Well, if you buy that, consider yourself to be among the lemmings of Dean Spanos because nothing could be further from the truth.
Let’s attempt to investigate this bogus contention just a bit further. To begin with, many prognosticators and supposedly in-the-know experts considered the Chargers to actually be a dark horse Super Bowl contender this season. Handed an exceedingly beneficial schedule that had a lot of cupcakes in it, plenty of aficionados were predicting the Chargers would make the playoffs, win their division and loom as a real threat in the postseason. The prevailing theory was that the Bolts were dramatically undercut by injuries the previous season and had they been anywhere near full strength, they would have been able to flip a number of close losses into victories. There were many who were predicting big doings for first-year coach Anthony Lynn and his club.
And the way things shook out, the stage was nicely aligned for the Chargers to indeed make some hay in 2018. From a health standpoint, L.A. (calling the Bolts that still seems sacrilege) was relatively intact and couldn’t complain on that front.
Dynamic wide receiver Keenan Allen was back with a vengeance and new defensive coordinator Gus Bradley got his defense, anchored by upfront studs Joey Bosa and Melvin Ingram, to be a legitimate and sometimes menacing factor.
But perhaps the biggest asset working in the Chargers favor was that the AFC’s West division turned out to be one of the NFL’s shakiest with nary a topflight team to be found. Denver (5-11) was nothing if not a disaster, Oakland (6-10) totally fell apart and digressed and even eventual division champ Kansas City (10-6) looked putrid while losing six of seven games.
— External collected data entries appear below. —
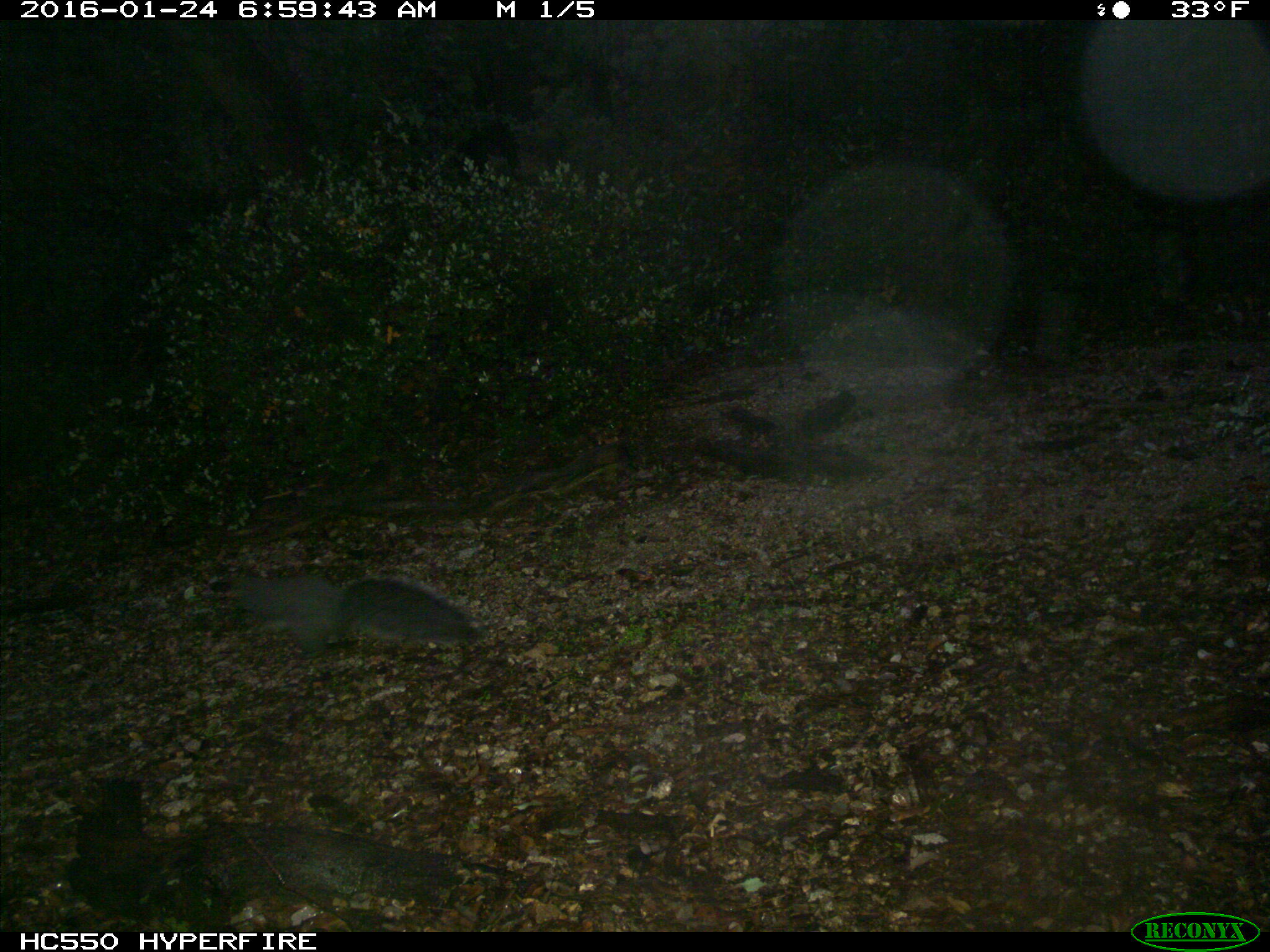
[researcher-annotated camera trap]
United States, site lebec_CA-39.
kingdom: Animalia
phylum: Chordata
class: Mammalia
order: Rodentia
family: Sciuridae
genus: Sciurus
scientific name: Sciurus carolinensis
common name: eastern gray squirrel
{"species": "Sciurus carolinensis (eastern gray squirrel)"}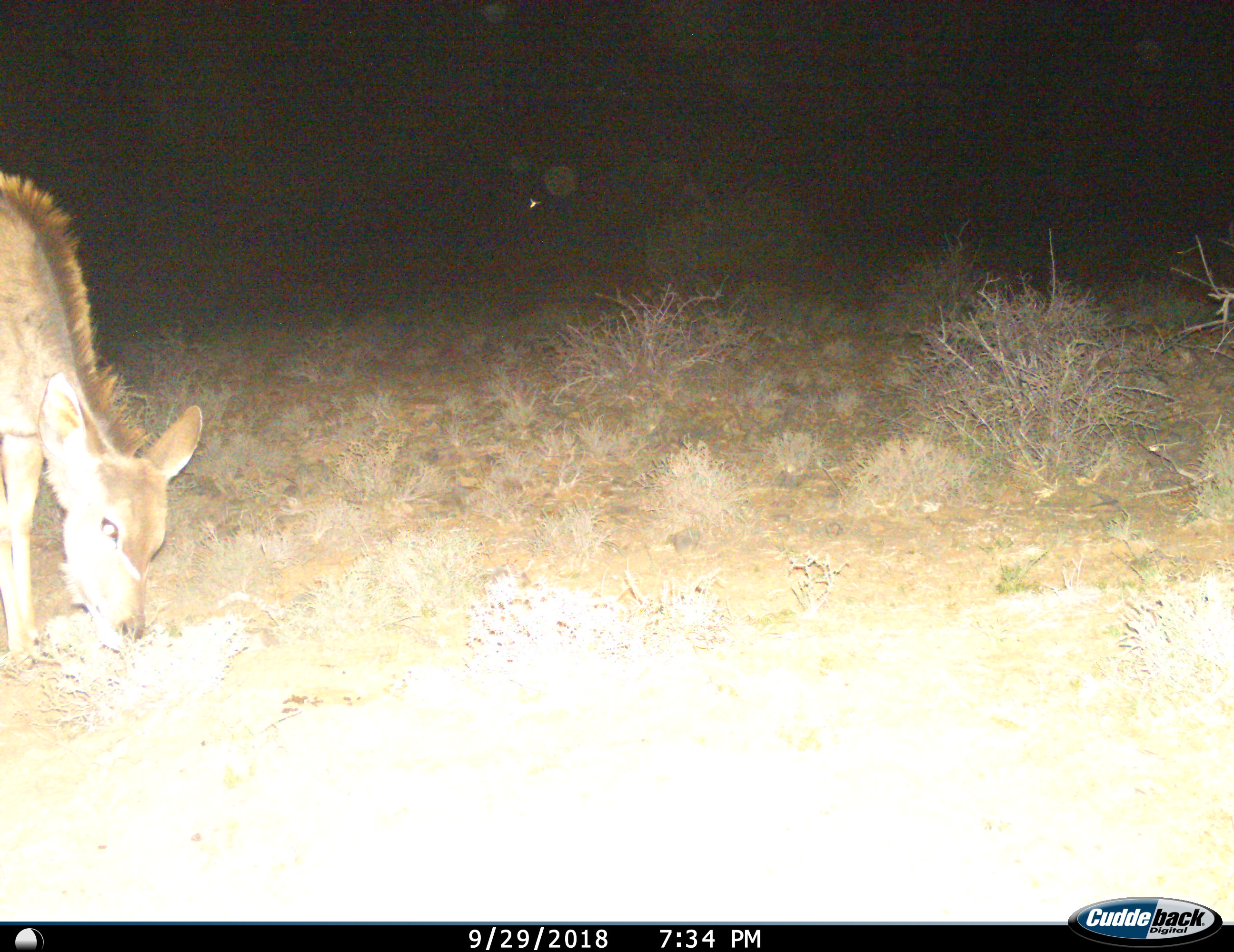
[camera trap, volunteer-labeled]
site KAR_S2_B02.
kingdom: Animalia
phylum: Chordata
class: Mammalia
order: Artiodactyla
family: Bovidae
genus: Tragelaphus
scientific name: Tragelaphus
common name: kudu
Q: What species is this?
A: Kudu (Tragelaphus).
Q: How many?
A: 1.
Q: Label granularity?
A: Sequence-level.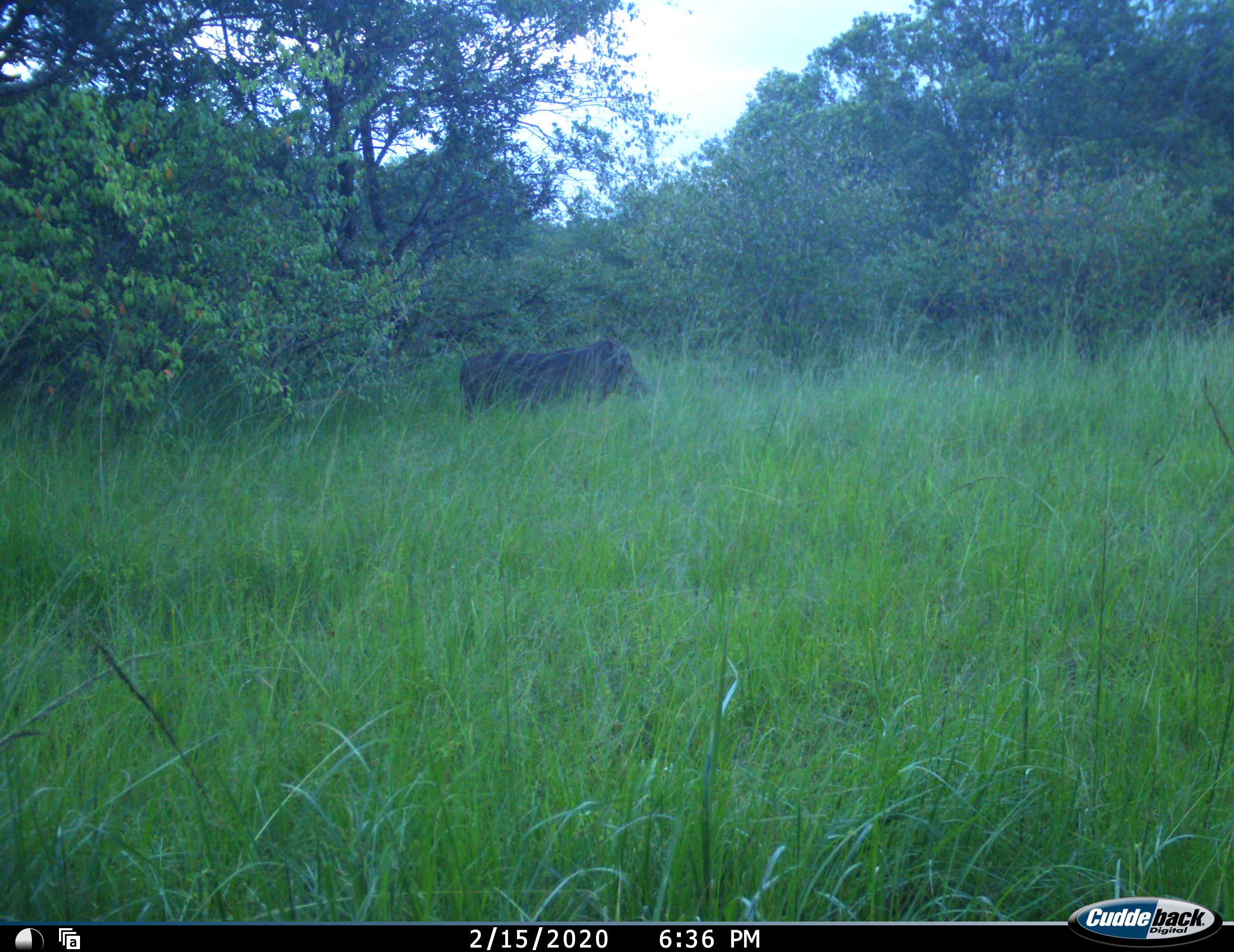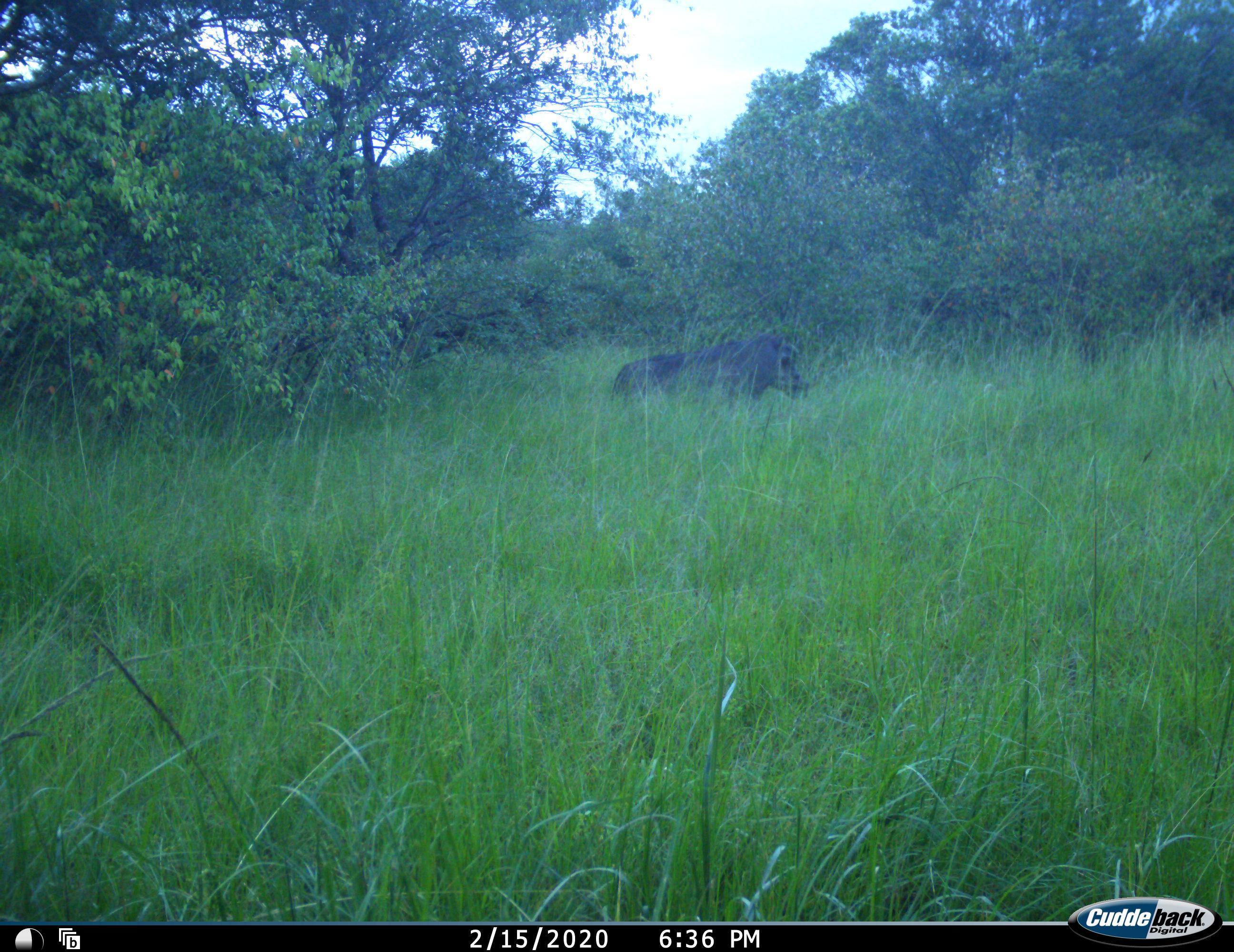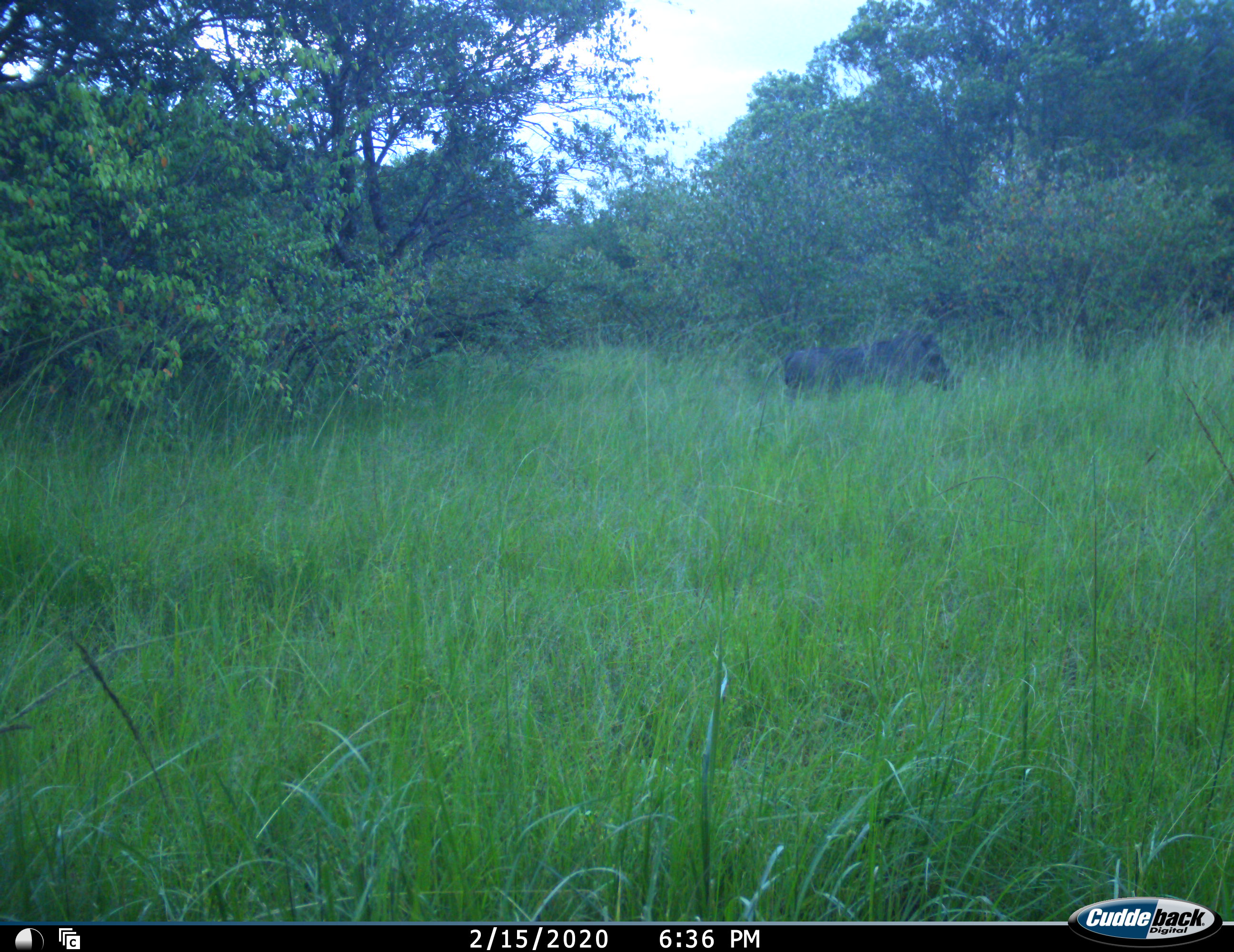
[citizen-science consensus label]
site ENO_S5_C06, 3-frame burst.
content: unidentified animal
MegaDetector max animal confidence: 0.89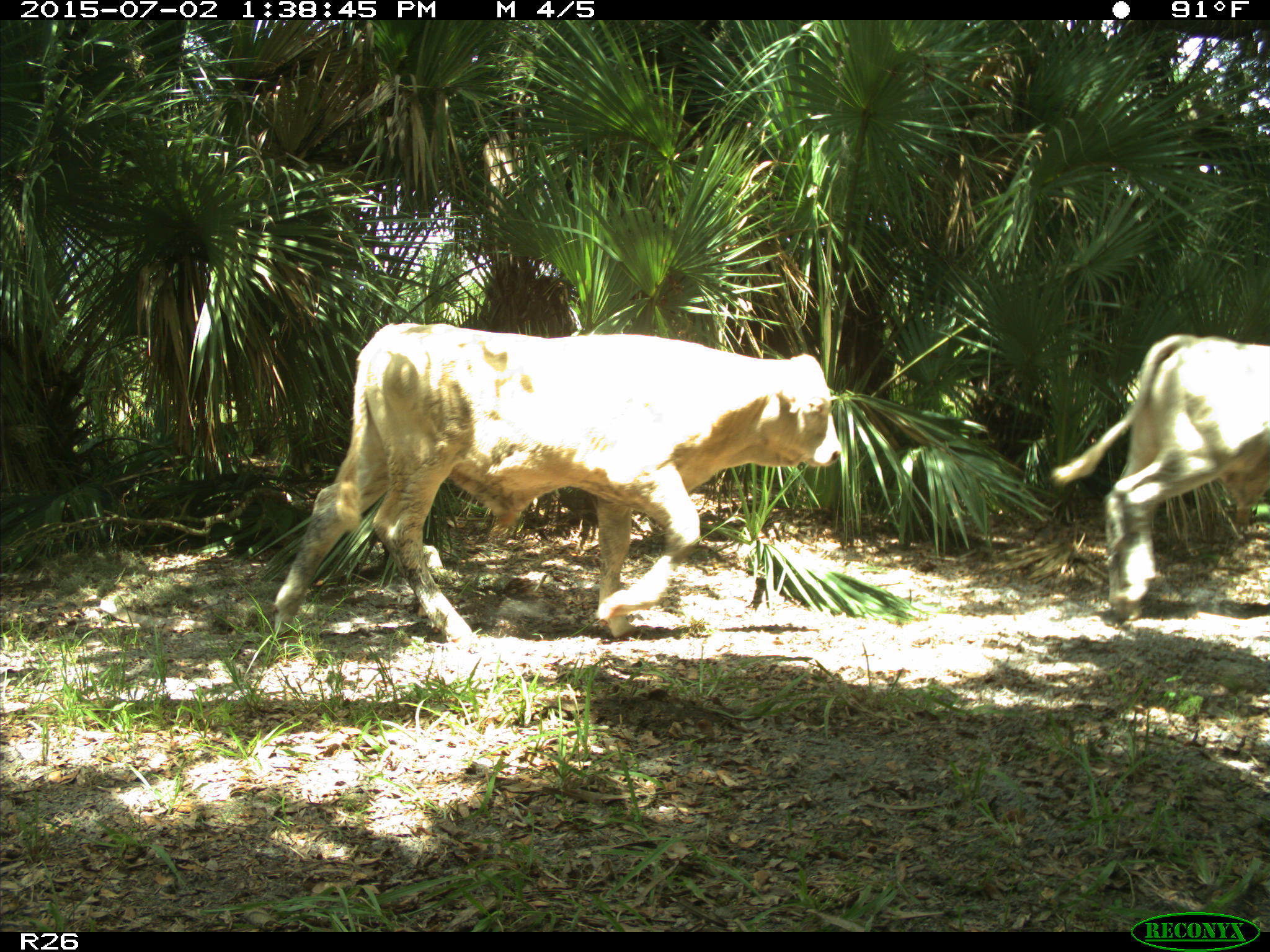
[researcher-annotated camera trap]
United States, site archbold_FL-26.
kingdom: Animalia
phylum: Chordata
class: Mammalia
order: Artiodactyla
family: Bovidae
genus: Bos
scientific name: Bos taurus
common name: domestic cow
Couple all these factors together (and plenty more), mix well, and what you should have had was at least a double-digit win season that signaled the Chargers were making their way back towards relevance.
Instead what you got was an inexcusable 0-4 start that proved telling, blown games to Denver, Miami and Jacksonville as well as a total meltdown against the Chiefs in a late-season contest that was basically for all the marbles.
The table was all but set for the Chargers to gorge themselves on a victory buffet but instead, all they did was consume just part of the fare—which wasn’t all that satisfying.
By any measure a 9-7 record isn’t one of distinction and it speaks more to mediocrity and skews towards the middling. Oh sure, the Charger apologists will credit the Bolts for digging themselves out of their cavernous start and rallying back to win nine of their final 12 contests. And certainly, that accomplishment shouldn’t be completely minimized or dismissed. No doubt some real character was revealed during that run. But if you care to plumb a little bit deeper, you’ll find that only two of those triumphs came at the expense of winning teams. In other words, the Bolts built their non-descript season on the back of taking care of mostly the dregs. Almost always when they matched up against legitimate competition, they walked away licking their wounds. In big games against stiffer competition, the Chargers generally short-circuited.
In a public relations campaign that was remarkably premature and misguided, Bolts’ management came up with the slogan of “Fight for L.A,” suggesting that the City of Angels was somehow up for grabs. The Chargers presumptuously figured that might be able to outdo the more ensconced Rams not only on the field but in the hearts and minds of the local fandom.
There hasn’t been a greater miscalculation since Hilary Clinton figured she had the election in the bag when it came to trumping Trump. Not only did the Rams (11-5, divisional champs) make the Bolts appear decidedly inferior on the gridiron, they also embarrassed them when it came to attendance. While the Rams showed some bona fide juice at the gate, the Chargers were hard pressed to fill the band box that is the StubHub Center in Carson. Even more galling, most of the time it appeared as if the visiting team’s fans outnumbered the Bolts’ supporters by a wide margin. Hey Deano, now be honest, doesn’t that make you feel the love?
So let’s get real here. Was the Chargers’ season a disaster? It was hardly that. But was it in any way, shape or form a success worthy of fond remembrance? For the deluded few who may have answered in the affirmative, an immediate trip to a shrink is highly recommended because you’ve lost all perspective, if not your sanity.
For the eighth time in the last nine seasons and for 25th time during the 34-year Spanos regime, the Bolts again missed out on the playoff party. It’s hard to find any success in that reality no matter how the Chargers may try to spin things.